Ende der Übergangsbestimmungen der Personenfreizügigkeit für Staatsangehörige von Bulgarien und Rumänien

Medienmitteilungen, Der Bundesrat, 13.04.2016

Bern. Am 1. Juni 2016 fallen die Übergangsbestimmungen der Personenfreizügigkeit für Staatsangehörige von Bulgarien und Rumänien weg. Der Bundesrat hat heute die Teilrevision der entsprechenden Verordnung verabschiedet. Für den Zeitraum bis zum 31. Mai 2019 kann die Schweiz nun gemäss Freizügigkeitsabkommen für Angehörige der beiden Staaten noch Kontingente erlassen, sofern die Zuwanderung aus Bulgarien und Rumänien einen gewissen Schwellenwert überschreiten sollte.

Das Protokoll zur Ausdehnung der Personenfreizügigkeit auf Bulgarien und Rumänien (Protokoll II zum FZA) ist seit dem 1. Juni 2009 in Kraft. Es sieht eine schrittweise Liberalisierung der Voraussetzungen für die Zulassung von Staatsangehörigen dieser beiden EU-Mitgliedstaaten zum Arbeitsmarkt vor. Die Schweiz hat die Beschränkungen für Arbeitskräfte aus Bulgarien und Rumänien zweimal verlängert, nämlich 2011 und 2014. Diese Beschränkungen umfassten Inländervorrang, vorgängige Kontrolle der Lohn- und Arbeitsbedingungen sowie Kontingente. Die Übergangsfrist von sieben Jahren endet am 31. Mai 2016. Damit fallen die Übergangsbestimmungen der Personenfreizügigkeit für Staatsangehörige von Bulgarien und Rumänien weg.
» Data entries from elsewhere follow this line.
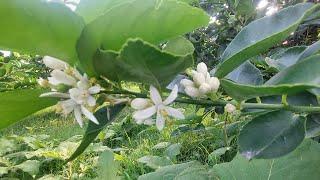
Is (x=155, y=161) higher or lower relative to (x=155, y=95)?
lower

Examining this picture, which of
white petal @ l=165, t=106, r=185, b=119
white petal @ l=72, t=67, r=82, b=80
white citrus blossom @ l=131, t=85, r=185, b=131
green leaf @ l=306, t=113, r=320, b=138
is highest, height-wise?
Result: white petal @ l=72, t=67, r=82, b=80

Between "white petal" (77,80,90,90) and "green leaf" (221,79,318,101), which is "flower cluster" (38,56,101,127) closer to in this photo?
"white petal" (77,80,90,90)

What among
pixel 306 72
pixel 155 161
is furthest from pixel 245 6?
pixel 306 72

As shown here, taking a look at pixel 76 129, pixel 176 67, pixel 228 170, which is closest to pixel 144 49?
pixel 176 67

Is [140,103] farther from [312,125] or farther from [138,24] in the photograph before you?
[312,125]

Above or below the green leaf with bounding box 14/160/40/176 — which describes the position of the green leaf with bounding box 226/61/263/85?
above

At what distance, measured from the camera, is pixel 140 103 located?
66 cm

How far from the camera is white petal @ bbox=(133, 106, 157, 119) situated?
0.65m

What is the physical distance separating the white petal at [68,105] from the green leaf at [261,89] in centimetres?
21

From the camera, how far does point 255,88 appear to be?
579mm

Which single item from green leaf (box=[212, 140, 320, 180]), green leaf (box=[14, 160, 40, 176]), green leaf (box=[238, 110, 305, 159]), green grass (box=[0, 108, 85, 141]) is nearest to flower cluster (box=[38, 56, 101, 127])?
green leaf (box=[238, 110, 305, 159])

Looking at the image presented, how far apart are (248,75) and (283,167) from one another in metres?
0.51

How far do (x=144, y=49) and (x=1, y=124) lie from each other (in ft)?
0.95

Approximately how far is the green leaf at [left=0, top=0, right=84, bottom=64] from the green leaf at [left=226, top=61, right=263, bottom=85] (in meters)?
0.40
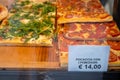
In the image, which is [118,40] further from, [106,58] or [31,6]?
[31,6]

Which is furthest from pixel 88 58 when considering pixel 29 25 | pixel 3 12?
pixel 3 12

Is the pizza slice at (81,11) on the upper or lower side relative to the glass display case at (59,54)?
upper

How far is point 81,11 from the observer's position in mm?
963

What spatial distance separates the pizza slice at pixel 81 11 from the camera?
2.96ft

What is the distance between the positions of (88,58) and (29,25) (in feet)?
0.91

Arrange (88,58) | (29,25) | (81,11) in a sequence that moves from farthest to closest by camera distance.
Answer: (81,11), (29,25), (88,58)

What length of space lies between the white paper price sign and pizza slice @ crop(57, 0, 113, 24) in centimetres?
23

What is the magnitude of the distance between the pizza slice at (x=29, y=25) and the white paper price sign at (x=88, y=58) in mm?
162

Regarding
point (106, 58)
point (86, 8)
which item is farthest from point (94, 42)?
point (86, 8)

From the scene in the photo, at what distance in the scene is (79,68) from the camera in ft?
2.28

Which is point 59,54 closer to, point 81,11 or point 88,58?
point 88,58

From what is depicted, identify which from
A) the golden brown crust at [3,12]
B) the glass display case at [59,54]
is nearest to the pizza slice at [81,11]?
the glass display case at [59,54]

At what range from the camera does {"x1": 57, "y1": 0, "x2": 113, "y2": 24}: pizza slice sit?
901mm

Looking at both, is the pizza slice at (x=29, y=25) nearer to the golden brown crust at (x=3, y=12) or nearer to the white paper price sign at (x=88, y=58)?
the golden brown crust at (x=3, y=12)
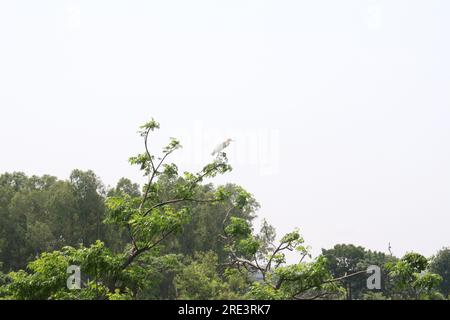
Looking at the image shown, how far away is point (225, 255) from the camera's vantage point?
37.0 meters

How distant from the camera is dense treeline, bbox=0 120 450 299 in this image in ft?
29.8

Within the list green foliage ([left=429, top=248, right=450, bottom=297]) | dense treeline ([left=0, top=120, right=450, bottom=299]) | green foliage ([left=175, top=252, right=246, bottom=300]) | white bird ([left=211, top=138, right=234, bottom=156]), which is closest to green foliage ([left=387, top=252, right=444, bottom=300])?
dense treeline ([left=0, top=120, right=450, bottom=299])

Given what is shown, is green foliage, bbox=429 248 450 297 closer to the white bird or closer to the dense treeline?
the dense treeline

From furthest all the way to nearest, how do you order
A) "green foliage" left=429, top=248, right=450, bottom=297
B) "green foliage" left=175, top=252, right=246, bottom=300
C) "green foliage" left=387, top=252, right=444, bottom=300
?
→ "green foliage" left=429, top=248, right=450, bottom=297 < "green foliage" left=175, top=252, right=246, bottom=300 < "green foliage" left=387, top=252, right=444, bottom=300

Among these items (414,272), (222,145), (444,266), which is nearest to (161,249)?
(222,145)

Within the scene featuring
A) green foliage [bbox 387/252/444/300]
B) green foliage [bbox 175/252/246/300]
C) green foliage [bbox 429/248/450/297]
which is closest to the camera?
green foliage [bbox 387/252/444/300]

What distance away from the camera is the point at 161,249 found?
1066 cm

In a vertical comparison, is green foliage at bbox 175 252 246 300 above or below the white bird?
below

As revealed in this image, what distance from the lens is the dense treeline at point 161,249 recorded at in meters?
9.08

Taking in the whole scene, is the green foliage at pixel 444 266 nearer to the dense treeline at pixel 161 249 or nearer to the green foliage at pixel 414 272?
the dense treeline at pixel 161 249

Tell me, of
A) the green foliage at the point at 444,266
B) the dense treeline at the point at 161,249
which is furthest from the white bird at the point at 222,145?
the green foliage at the point at 444,266

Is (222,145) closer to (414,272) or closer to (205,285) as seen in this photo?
(414,272)

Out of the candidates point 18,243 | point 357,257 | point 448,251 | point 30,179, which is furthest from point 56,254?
point 448,251

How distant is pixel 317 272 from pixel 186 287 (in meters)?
20.1
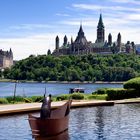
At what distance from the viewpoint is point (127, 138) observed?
77.3 ft

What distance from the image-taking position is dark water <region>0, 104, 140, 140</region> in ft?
78.8

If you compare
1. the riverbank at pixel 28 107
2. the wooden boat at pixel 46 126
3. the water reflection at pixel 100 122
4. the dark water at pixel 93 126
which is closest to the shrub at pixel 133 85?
the riverbank at pixel 28 107

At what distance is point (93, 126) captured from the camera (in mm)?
27594

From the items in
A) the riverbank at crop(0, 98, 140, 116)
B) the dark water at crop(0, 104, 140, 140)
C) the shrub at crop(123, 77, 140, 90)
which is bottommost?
the dark water at crop(0, 104, 140, 140)

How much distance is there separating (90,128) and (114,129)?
4.33ft

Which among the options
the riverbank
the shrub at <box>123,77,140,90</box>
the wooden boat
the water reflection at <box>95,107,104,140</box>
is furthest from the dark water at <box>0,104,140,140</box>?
the shrub at <box>123,77,140,90</box>

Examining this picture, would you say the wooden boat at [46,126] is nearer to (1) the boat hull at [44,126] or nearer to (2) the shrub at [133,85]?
(1) the boat hull at [44,126]

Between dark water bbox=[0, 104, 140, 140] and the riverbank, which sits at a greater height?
the riverbank

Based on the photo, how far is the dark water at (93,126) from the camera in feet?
78.8

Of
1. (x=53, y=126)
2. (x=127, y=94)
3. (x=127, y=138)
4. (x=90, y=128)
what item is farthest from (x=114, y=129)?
(x=127, y=94)

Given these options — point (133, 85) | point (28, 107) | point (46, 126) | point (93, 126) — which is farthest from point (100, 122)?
point (133, 85)

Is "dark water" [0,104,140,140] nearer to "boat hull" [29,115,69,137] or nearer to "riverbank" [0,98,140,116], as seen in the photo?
"boat hull" [29,115,69,137]

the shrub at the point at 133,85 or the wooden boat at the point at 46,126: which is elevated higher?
the shrub at the point at 133,85

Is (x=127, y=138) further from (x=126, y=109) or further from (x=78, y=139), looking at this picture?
(x=126, y=109)
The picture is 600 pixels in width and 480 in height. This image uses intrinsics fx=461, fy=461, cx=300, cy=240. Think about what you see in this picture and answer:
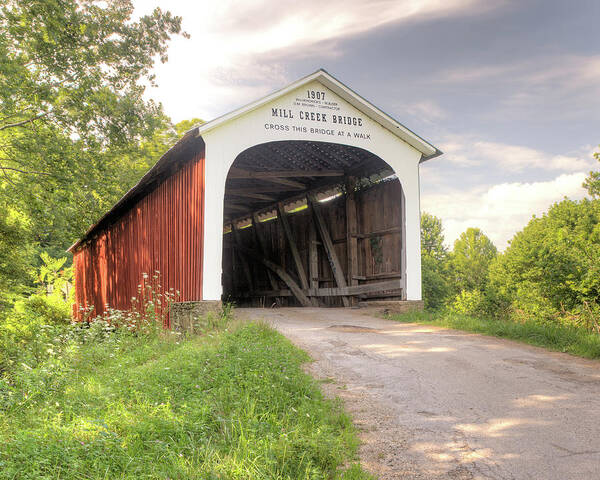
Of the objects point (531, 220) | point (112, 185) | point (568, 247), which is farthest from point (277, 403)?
point (531, 220)

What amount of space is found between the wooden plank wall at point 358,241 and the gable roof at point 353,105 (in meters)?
1.05

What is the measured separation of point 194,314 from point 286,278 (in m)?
5.86

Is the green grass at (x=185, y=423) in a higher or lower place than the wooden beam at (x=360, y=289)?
lower

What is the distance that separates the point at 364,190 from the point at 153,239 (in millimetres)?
5329

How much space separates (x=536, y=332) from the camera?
659cm

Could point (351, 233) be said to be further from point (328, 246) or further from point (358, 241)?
point (328, 246)

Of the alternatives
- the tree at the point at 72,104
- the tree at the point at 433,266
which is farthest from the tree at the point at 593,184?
the tree at the point at 72,104

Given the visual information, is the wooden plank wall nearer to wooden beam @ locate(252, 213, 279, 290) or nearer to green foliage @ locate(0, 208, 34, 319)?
wooden beam @ locate(252, 213, 279, 290)

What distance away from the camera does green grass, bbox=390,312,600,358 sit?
5.74 m

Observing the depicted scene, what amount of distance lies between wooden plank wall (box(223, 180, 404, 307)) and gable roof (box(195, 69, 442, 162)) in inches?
41.4

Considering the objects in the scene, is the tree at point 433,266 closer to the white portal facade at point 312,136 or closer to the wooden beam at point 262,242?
the wooden beam at point 262,242

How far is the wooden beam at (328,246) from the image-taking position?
470 inches

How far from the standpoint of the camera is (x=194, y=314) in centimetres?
816

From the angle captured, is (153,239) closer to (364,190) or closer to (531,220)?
(364,190)
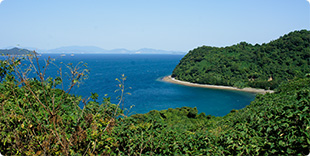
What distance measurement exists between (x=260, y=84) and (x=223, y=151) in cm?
4824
Gestützt auf Art. 10 Abs. 4c des Freizügigkeitsabkommens kann die Schweiz bis am 31. Mai 2019 erneut Kontingente festlegen, sofern die Zuwanderung aus Bulgarien und Rumänien um 10 Prozent über dem Mittel der vorangegangenen drei Jahre liegen sollte (sogenannte Ventilklausel). Der Bundesrat kann darüber am 1. Juni 2017 und letztmals am 1. Juni 2018 entscheiden.

Zuwanderung aus Bulgarien und Rumänien gering

Der Anteil bulgarischer und rumänischer Staatsangehöriger an der ausländischen Wohnbevölkerung in der Schweiz ist gering. Ende 2015 betrug er 0,9 Prozent, das sind 18 364 ständig in der Schweiz lebende Personen. Im Jahr 2015 wurden 1542 erwerbstätige Personen für einen längerfristigen Aufenthalt in der Schweiz zugelassen (–22,1 Prozent gegenüber 2014). Die verfügbaren Kontingente wurden nicht ausgeschöpft.